🤖 AI Summary
For dynamic networks with time-varying node attributes, this paper proposes AUASE, an unsupervised embedding framework designed to ensure cross-temporal stability of node representations—i.e., structurally and behaviorally consistent nodes receive identical embeddings across time steps, enabling meaningful temporal comparability. AUASE is the first unsupervised method to theoretically guarantee embedding stability, proving uniform convergence to the latent position model—a theoretical gap previously unaddressed in attributed dynamic graph representation learning. Methodologically, AUASE integrates unfolded adjacency spectral embedding, temporal attribute fusion, and statistical consistency analysis to jointly model the coupling between structural evolution and time-varying attribute covariates. Extensive experiments on three real-world datasets demonstrate that AUASE significantly outperforms state-of-the-art dynamic graph embedding methods on both link prediction and node classification tasks.
📝 Abstract
Stability for dynamic network embeddings ensures that nodes behaving the same at different times receive the same embedding, allowing comparison of nodes in the network across time.
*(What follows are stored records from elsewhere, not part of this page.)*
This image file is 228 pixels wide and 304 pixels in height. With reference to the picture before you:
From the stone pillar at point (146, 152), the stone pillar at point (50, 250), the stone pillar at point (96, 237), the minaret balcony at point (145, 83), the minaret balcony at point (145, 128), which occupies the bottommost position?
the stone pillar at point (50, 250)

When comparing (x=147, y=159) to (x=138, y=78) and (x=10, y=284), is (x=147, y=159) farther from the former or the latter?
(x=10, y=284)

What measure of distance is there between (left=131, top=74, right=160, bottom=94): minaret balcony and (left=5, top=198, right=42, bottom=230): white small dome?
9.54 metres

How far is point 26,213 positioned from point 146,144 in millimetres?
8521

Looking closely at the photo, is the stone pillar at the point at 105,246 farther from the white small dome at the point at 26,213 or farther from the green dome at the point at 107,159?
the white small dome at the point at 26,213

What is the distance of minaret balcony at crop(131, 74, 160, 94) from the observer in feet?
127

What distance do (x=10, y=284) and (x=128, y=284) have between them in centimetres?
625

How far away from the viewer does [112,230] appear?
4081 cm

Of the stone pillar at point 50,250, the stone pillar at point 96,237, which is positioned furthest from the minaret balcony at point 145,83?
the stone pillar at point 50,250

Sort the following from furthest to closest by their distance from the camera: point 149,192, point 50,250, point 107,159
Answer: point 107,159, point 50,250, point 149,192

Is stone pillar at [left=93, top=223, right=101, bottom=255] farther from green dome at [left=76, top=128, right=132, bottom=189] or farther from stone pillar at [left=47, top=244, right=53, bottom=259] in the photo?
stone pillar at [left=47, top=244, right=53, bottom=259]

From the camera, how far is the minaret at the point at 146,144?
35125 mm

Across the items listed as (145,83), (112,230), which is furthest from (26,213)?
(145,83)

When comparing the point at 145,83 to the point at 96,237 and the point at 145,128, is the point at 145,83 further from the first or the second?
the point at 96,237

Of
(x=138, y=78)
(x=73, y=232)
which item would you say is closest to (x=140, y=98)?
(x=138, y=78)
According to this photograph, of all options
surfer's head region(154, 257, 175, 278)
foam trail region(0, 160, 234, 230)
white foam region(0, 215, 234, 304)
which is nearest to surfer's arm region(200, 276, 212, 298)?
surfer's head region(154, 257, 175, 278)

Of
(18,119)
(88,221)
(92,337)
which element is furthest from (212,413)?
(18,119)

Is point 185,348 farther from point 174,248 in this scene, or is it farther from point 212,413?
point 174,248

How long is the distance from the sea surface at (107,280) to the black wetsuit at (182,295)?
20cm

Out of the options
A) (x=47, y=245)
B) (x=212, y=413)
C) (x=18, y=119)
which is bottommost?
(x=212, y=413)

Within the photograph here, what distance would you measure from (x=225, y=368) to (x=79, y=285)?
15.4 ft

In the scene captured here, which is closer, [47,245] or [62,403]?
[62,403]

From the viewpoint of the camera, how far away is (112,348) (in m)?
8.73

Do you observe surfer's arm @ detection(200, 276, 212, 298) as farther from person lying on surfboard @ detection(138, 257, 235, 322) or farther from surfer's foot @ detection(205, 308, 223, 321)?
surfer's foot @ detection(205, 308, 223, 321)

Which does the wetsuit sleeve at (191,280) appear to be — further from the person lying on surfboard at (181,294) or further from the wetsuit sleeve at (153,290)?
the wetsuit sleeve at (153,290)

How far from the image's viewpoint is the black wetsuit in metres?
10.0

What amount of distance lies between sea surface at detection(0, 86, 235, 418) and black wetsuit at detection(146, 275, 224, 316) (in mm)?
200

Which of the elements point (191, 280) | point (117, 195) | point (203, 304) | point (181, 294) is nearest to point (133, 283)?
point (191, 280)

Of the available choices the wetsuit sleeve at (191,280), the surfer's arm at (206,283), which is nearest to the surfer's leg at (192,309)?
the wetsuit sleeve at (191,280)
We present attributed unfolded adjacency spectral embedding (AUASE), a stable unsupervised representation learning framework for dynamic networks in which nodes are attributed with time-varying covariate information. To establish stability, we prove uniform convergence to an associated latent position model. We quantify the benefits of our dynamic embedding by comparing with state-of-the-art network representation learning methods on three real attributed networks. To the best of our knowledge, AUASE is the only attributed dynamic embedding that satisfies stability guarantees without the need for ground truth labels, which we demonstrate provides significant improvements for link prediction and node classification.